PROBLEM DETAILS: Convert the listing lines into a JSON list of strings, one string per line, leaving out blank lines. Begin at the line that contains "this 1270×952 image." and stop after the line that contains "damaged front bumper [655, 444, 1143, 726]".

ENTRIES SHOWN:
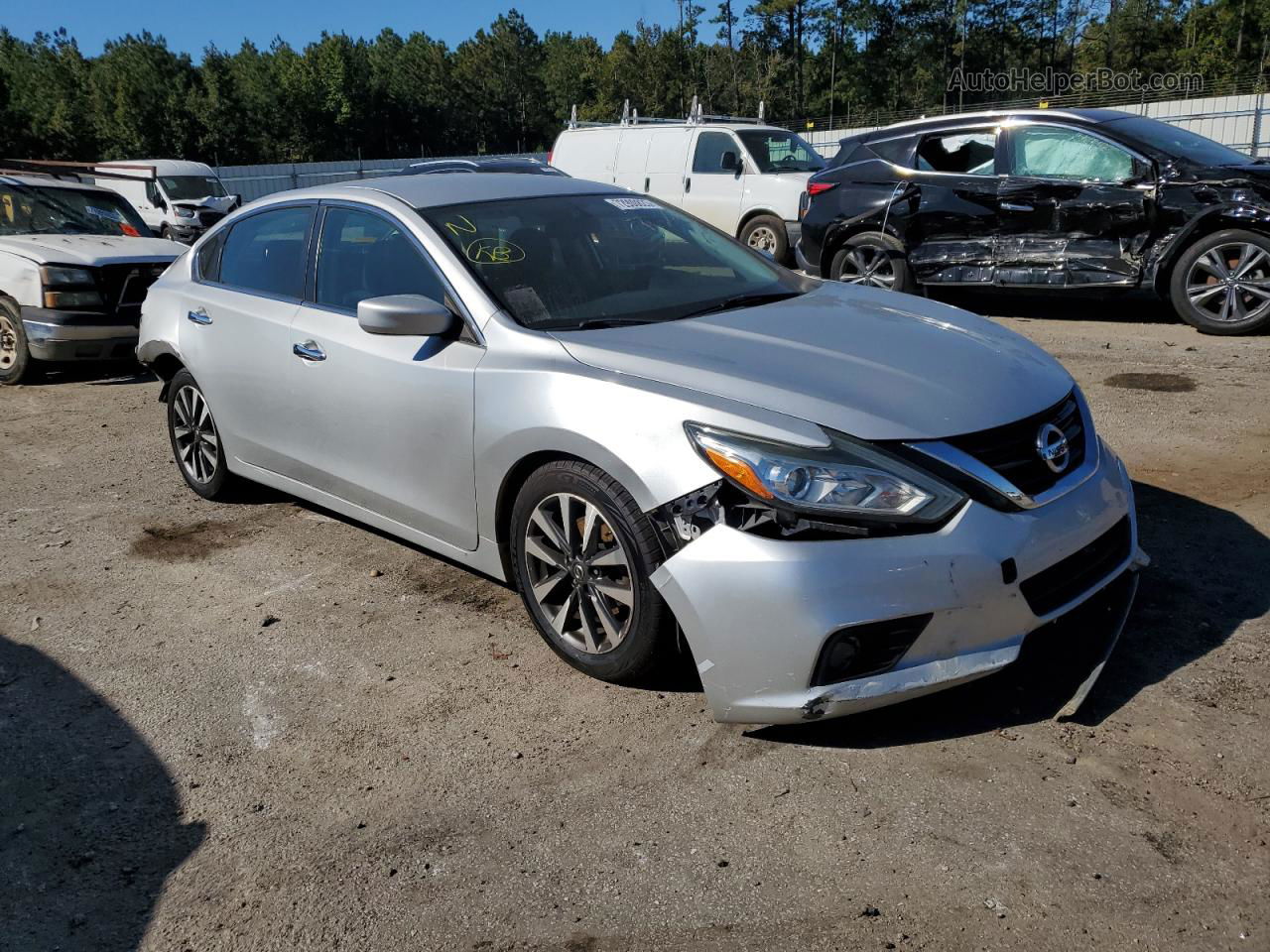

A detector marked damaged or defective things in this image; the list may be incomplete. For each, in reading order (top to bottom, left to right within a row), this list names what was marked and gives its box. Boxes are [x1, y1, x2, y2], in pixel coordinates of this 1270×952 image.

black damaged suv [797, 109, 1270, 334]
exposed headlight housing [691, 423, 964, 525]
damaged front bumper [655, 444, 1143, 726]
* * *
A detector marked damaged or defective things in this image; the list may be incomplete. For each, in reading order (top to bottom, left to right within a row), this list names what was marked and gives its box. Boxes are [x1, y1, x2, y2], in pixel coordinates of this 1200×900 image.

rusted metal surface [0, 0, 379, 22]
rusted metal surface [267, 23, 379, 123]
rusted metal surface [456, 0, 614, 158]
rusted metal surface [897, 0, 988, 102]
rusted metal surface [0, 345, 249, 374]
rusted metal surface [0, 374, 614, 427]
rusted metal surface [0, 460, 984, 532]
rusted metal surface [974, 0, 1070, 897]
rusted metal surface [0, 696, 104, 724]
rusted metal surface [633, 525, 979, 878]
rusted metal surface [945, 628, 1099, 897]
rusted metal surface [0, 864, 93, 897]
==
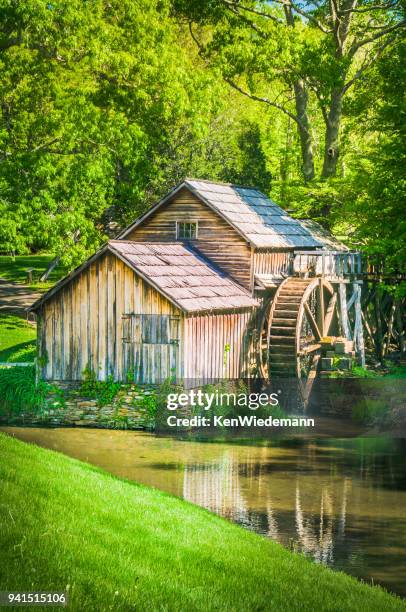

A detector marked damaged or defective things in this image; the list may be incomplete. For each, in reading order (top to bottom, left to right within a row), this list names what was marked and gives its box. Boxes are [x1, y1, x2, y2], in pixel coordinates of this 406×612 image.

EXERCISE SOLUTION:
[
  "A detector marked damaged or defective things in this image; the list may be incomplete. For each, in reading order (top to bottom, left to right within a row), this list names what was marked and gives its box. Boxes are [x1, y1, x2, y2], in pixel coordinates of this 1270×952 image.",
  "black damaged suv [797, 109, 1270, 334]",
  "exposed headlight housing [691, 423, 964, 525]",
  "damaged front bumper [655, 444, 1143, 726]"
]